*** Available data ***

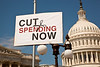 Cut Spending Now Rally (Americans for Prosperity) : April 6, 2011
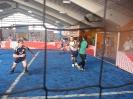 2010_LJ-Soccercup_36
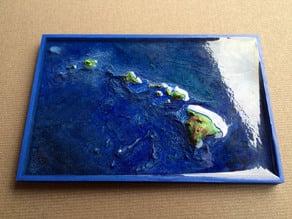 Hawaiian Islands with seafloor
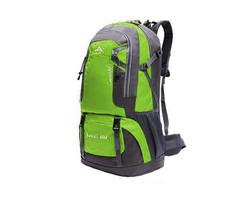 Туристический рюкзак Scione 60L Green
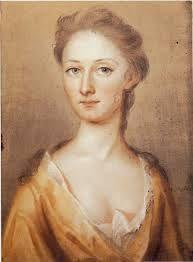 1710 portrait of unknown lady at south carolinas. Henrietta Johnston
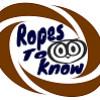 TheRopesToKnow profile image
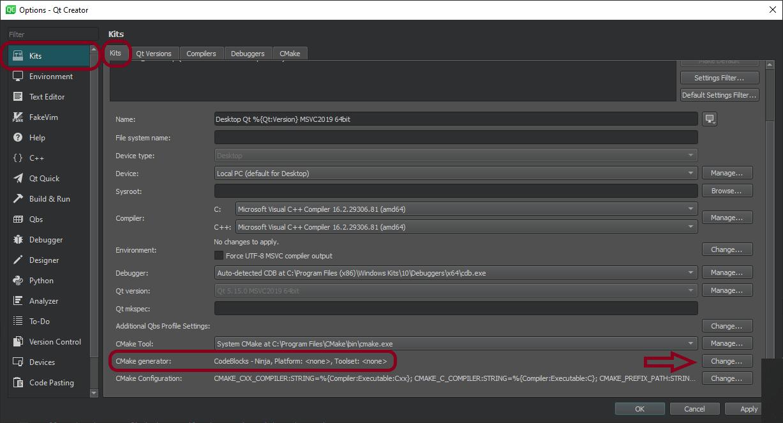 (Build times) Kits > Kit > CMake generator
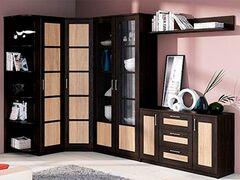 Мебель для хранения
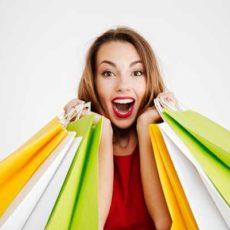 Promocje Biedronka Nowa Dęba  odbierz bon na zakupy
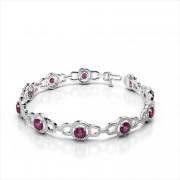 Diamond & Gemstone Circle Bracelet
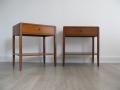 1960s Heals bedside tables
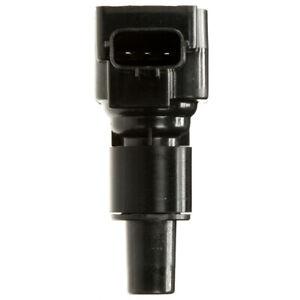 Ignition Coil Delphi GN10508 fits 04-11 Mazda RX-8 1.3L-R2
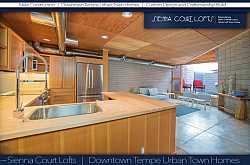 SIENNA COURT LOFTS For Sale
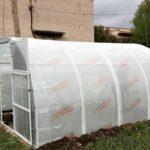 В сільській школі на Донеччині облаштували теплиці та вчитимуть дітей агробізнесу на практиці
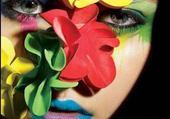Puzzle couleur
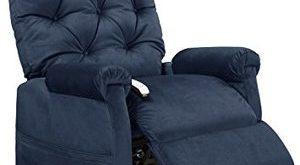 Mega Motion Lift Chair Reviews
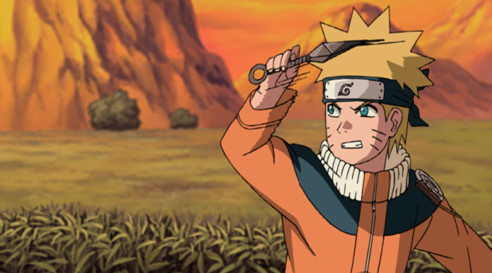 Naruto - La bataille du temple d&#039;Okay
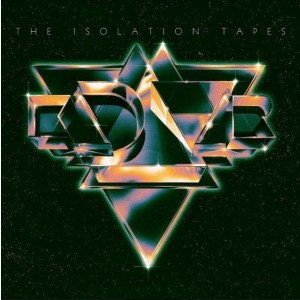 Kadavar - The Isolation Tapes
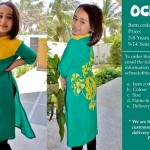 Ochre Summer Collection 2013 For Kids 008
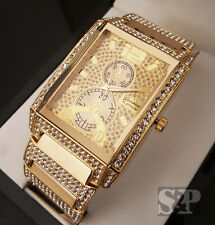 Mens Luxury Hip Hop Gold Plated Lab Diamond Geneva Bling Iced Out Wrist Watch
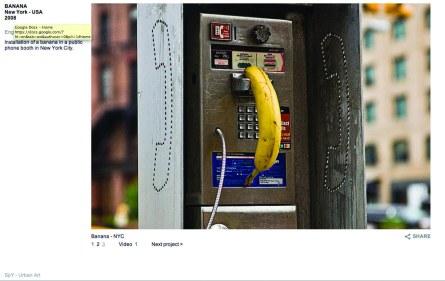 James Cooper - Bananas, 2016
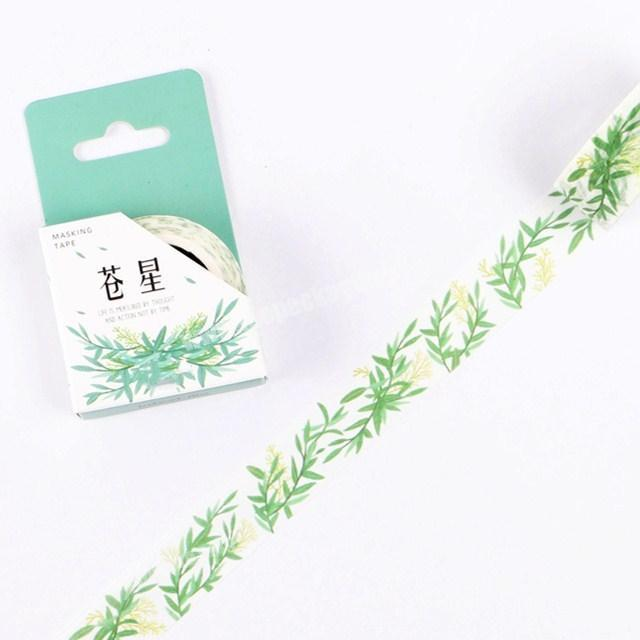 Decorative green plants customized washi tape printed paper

*** End of Available data ***

What needs to be done ▸ Output each record above exactly; omit the images.

Answer box ▸
 Cut Spending Now Rally (Americans for Prosperity) : April 6, 2011
 2010_LJ-Soccercup_36
 Hawaiian Islands with seafloor
 Туристический рюкзак Scione 60L Green
 1710 portrait of unknown lady at south carolinas. Henrietta Johnston
 TheRopesToKnow profile image
 (Build times) Kits > Kit > CMake generator
 Мебель для хранения
 Promocje Biedronka Nowa Dęba  odbierz bon na zakupy
 Diamond & Gemstone Circle Bracelet
 1960s Heals bedside tables
 Ignition Coil Delphi GN10508 fits 04-11 Mazda RX-8 1.3L-R2
 SIENNA COURT LOFTS For Sale
 В сільській школі на Донеччині облаштували теплиці та вчитимуть дітей агробізнесу на практиці
Puzzle couleur
 Mega Motion Lift Chair Reviews
 Naruto - La bataille du temple d&#039;Okay
 Kadavar - The Isolation Tapes
 Ochre Summer Collection 2013 For Kids 008
 Mens Luxury Hip Hop Gold Plated Lab Diamond Geneva Bling Iced Out Wrist Watch
 James Cooper - Bananas, 2016
 Decorative green plants customized washi tape printed paper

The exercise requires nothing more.